Las Vegas police officer who shot, killed man won’t face charges
July 12, 2019 - 12:55 pm
The Clark County district attorney’s office has ruled there will be no criminal prosecution of a Las Vegas police sergeant who shot and killed a man last summer, a public fact-finding review announced Friday.
William Fuller, 30, was shot twice and killed by Sgt. Daniella Cino, 33, on Aug. 8 after Cino responded to a call and saw Fuller stabbing a woman outside an apartment complex at 5350 E. Tropicana Avenue.

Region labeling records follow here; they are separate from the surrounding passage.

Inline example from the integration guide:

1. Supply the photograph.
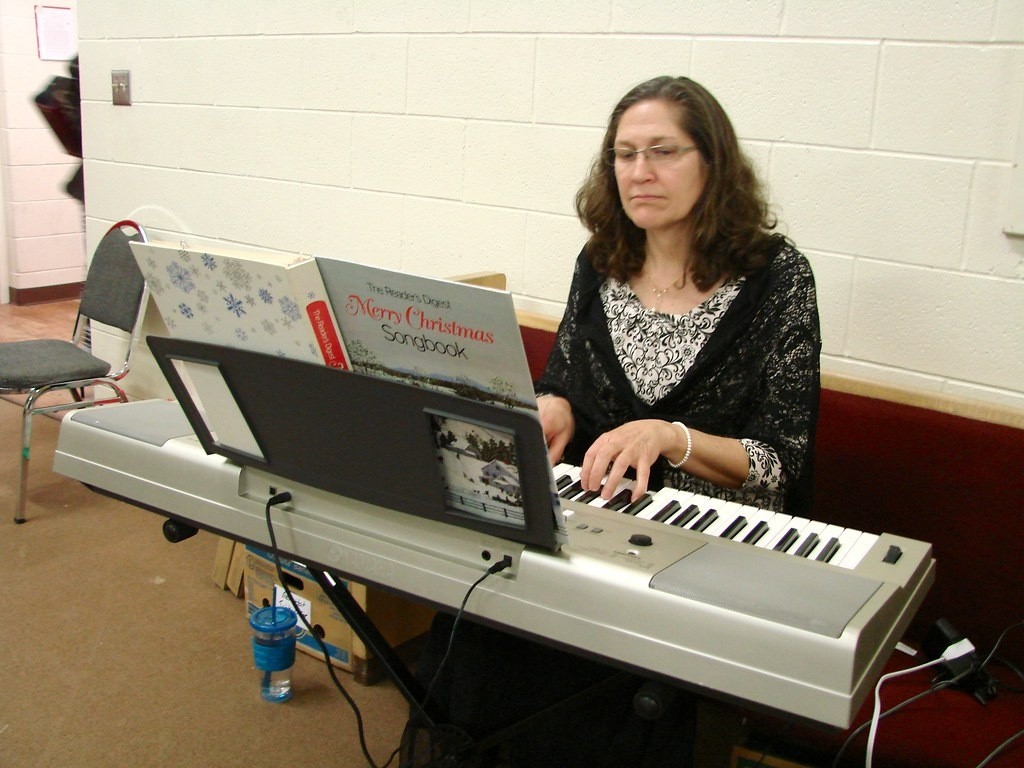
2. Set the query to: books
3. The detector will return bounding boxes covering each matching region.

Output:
[126,239,569,547]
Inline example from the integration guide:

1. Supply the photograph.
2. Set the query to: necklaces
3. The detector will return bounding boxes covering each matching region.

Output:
[642,273,682,312]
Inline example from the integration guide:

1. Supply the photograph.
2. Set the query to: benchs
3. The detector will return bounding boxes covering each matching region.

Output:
[513,310,1024,768]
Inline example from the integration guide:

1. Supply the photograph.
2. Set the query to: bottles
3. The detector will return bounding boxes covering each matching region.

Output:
[250,606,298,702]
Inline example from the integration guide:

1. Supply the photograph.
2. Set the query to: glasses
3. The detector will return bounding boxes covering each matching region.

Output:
[602,143,702,166]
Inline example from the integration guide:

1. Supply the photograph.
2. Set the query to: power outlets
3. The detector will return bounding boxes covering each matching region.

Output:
[112,70,132,105]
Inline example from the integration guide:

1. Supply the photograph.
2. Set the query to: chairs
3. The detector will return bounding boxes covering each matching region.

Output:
[0,218,154,523]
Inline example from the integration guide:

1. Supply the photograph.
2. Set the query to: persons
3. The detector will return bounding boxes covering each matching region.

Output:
[411,77,822,768]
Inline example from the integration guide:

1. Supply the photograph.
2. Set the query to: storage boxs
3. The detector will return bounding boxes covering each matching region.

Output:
[245,542,433,687]
[212,538,234,599]
[227,542,247,599]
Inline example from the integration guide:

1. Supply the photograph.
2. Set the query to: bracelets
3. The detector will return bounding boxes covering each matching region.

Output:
[667,422,691,469]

Police and the DA’s office used footage from Cino’s body camera, recordings of 911 calls and a walk-through of the scene Cino gave to detective Jason Leavitt that night to determine whether the shooting was justified.
Fuller had no criminal history; he was found to have a blood alcohol content of .09 at the time of the shooting. An autopsy determined his cause of death to be a gunshot wound to the abdomen.
Leavitt, the lead detective on the case, said Cino was trained to use her Glock 17 9mm and fire “center body mass” when approached with a deadly weapon, such as a knife.
Leavitt determined that Fuller walked 33 feet toward Cino when she arrived, leaving 13 feet between the two of them when she fired.
“A person with an edged weapon, such as a knife, can reach the officer within a distance of 21 feet faster than the officer can pull their weapon from their holster,” Leavitt said.
Fuller’s mother and two of his siblings were present for the hearing. Carol Garcia told the Review-Journal after the hearing that her son was a health fanatic and an avid churchgoer.
“There was no reason for him to lose his life,” she said. “My son is not evil. He is not a killer.”
Shantay Edwards, Fuller’s oldest sister, said her brother and the stabbing victim, who has recovered, had been together 10 years and lived with their four children, all under the age of 7 at the time of the attack. The two had recently gotten engaged.
“They left him to bleed out in the street,” Edwards said of the officers who responded. “I thought every life mattered.”